Screening and design rules:
- A-site: favor FA/MA for stability; avoid excessive K or Rb.
- B-site: partial Sn substitution enables optimal $E_g$ ; Ge lowers gap but destabilizes; Ba/Sr/Ca stabilize but widen $E_g$ .
- X-site: I–Br mixture for $E_g\approx1.3$ –$1.6$ eV and stability; avoid Cl fraction $>30\%$ for $E_g<2$ eV (Yang et al., 2023, Yang et al., 2023).
- Tolerance factor $t\approx0.9$ –$1.0$, octahedral factor $\mu\approx0.5$ –$0.85$ are essential for cubic stability (Yang et al., 2023).

7. Distinct Physical Mechanisms and Alloy Bowing Behavior

The physical origins of compositional bowing in electronic and energetic properties can be decomposed as follows (Dalpian et al., 2018):

Band gap bowing: Strongest for B-site alloying due to direct mixing of Sn/Pb/Ge s- and p-orbitals; minimal for A-site alloying (mainly geometric).
Mixing enthalpy: Positive bowing signals a propensity towards phase separation (miscibility gap); A-site alloying typically incurs higher positive $\Delta H_\mathrm{mix}$ than B-site mixing.
Upward gap bowing and negative mixing enthalpy: Realized in multi-B-site (IVB/IIB) cubic alloys via cross-gap s–s repulsion; enables alloys whose band gap exceeds all constituent binaries while being stable (ΔH<0), an exceptional scenario relevant for barrier/tunnel layers (Zhang et al., 31 Jan 2026).
Born–Haber cycle decomposition: Octahedral distortion removal, volume deformation, charge exchange, and structural relaxation are quantitatively separable energetic contributions in SQS DFT frameworks (Dalpian et al., 2018).

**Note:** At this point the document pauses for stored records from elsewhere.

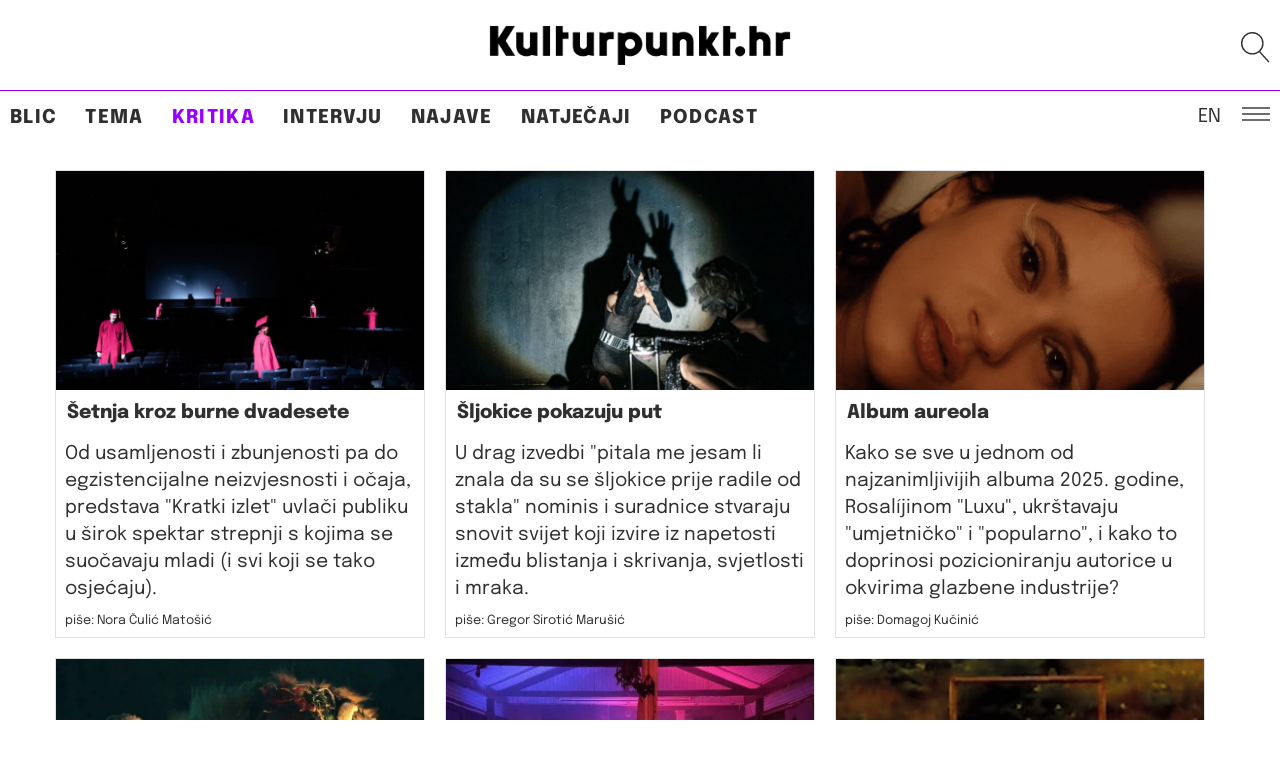

--- FILE ---
content_type: text/javascript
request_url: https://kulturpunkt.hr/wp-content/themes/kulturpunkt2022/assets/js/link-external-target-blank.js?ver=0.91
body_size: 57
content:
(function( $ ) {
    $(function() {
        (function() {
            $('a')
                .filter('[href^="http"], [href^="//"]')
                .not('[href*="' + window.location.host + '"]')
                .attr({
                    rel: 'noreferrer noopener',
                    target: '_blank'
                });
        })();    
    });
})( jQuery );
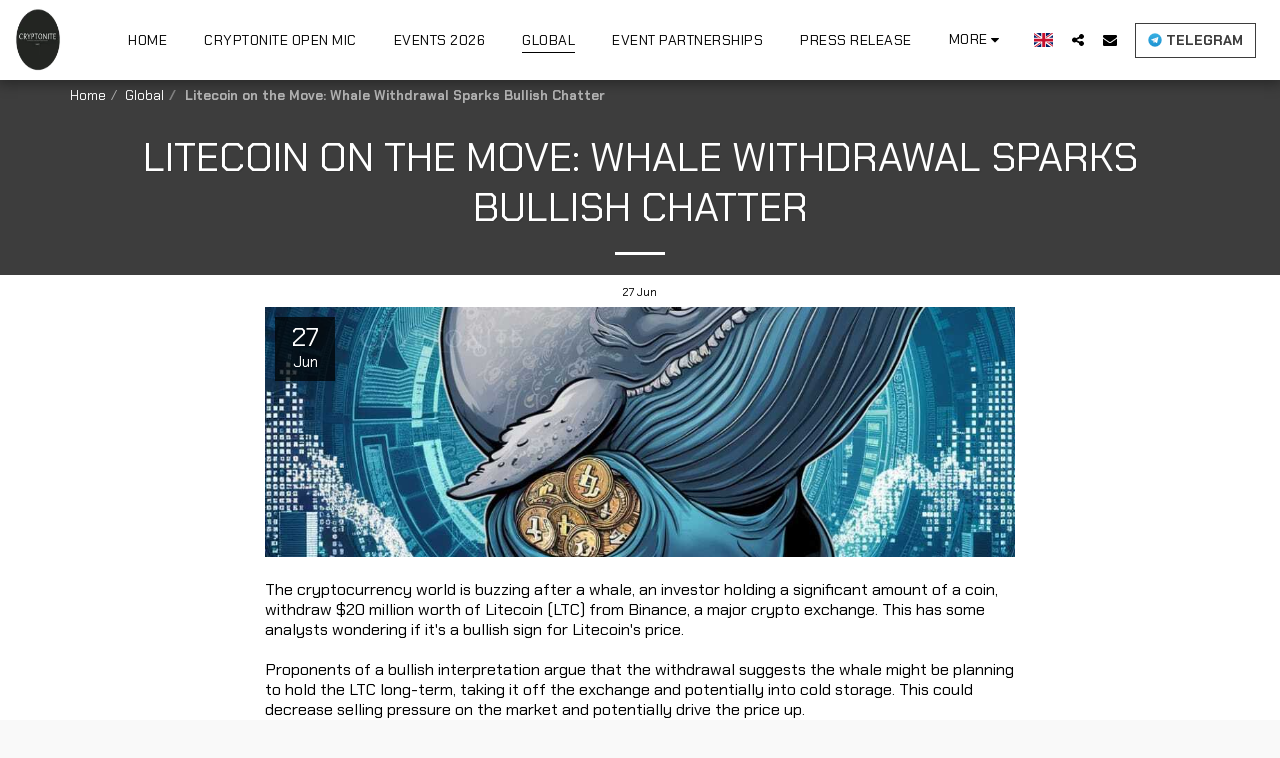

--- FILE ---
content_type: image/svg+xml
request_url: https://images.cdn-files-a.com/ready_uploads/svg/telegram5f22b3dd170e8.svg?v=3
body_size: 393
content:
<svg xmlns="http://www.w3.org/2000/svg" viewBox="0 0 48 48" width="48" height="48"><g class="nc-icon-wrapper"><defs> <linearGradient id="telegram-linear-gradient" x1="24" y1="47" x2="24" y2="1" gradientUnits="userSpaceOnUse"> <stop offset="0" stop-color="#1d93d2"></stop> <stop offset="1" stop-color="#38b0e3"></stop> </linearGradient> </defs> <circle cx="24" cy="24" r="23" fill="url(#telegram-linear-gradient)"></circle> <path d="M16.569,25.681,19.3,33.234s.341.707.706.707,5.8-5.653,5.8-5.653l6.042-11.67L16.666,23.732Z" fill="#c8daea"></path> <path d="M20.187,27.618l-.524,5.567s-.219,1.706,1.486,0,3.338-3.021,3.338-3.021Z" fill="#a9c6d8"></path> <path d="M16.618,25.951l-5.612-1.829s-.67-.272-.455-.889c.044-.128.134-.236.4-.423,1.244-.867,23.02-8.694,23.02-8.694a1.856,1.856,0,0,1,.978-.069.532.532,0,0,1,.362.394,1.8,1.8,0,0,1,.048.495c0,.144-.019.278-.032.488-.133,2.139-4.1,18.111-4.1,18.111s-.237.934-1.088.966A1.557,1.557,0,0,1,29,34.063c-1.67-1.437-7.441-5.315-8.716-6.168a.243.243,0,0,1-.1-.171c-.018-.09.08-.2.08-.2s10.048-8.932,10.315-9.869c.021-.072-.057-.108-.162-.077-.668.246-12.237,7.551-13.514,8.358A.618.618,0,0,1,16.618,25.951Z" fill="#fff"></path></g></svg>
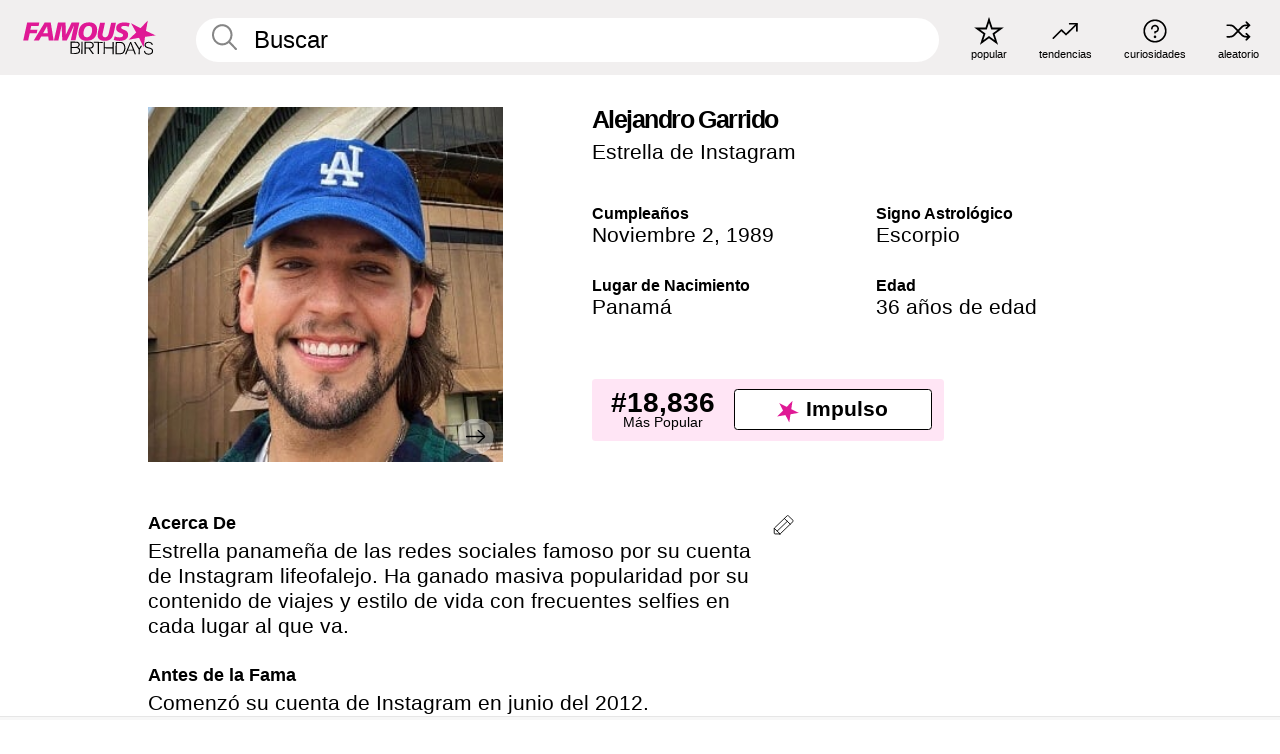

--- FILE ---
content_type: text/plain;charset=UTF-8
request_url: https://c.pub.network/v2/c
body_size: -268
content:
1d7473e0-1807-45a8-a201-493a94c0a0d6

These findings frame ABX₃ halide perovskite alloys as a model system for rational band-gap engineering, stability optimization, and optoelectronic property control, with robust computational-experimental convergence enabling targeted material design for photovoltaics and beyond (Yu et al., 2019, Yang et al., 2023, Dalpian et al., 2018, Lehmann et al., 2018, Magdaleno et al., 2022, Yang et al., 2023, Zhang et al., 31 Jan 2026).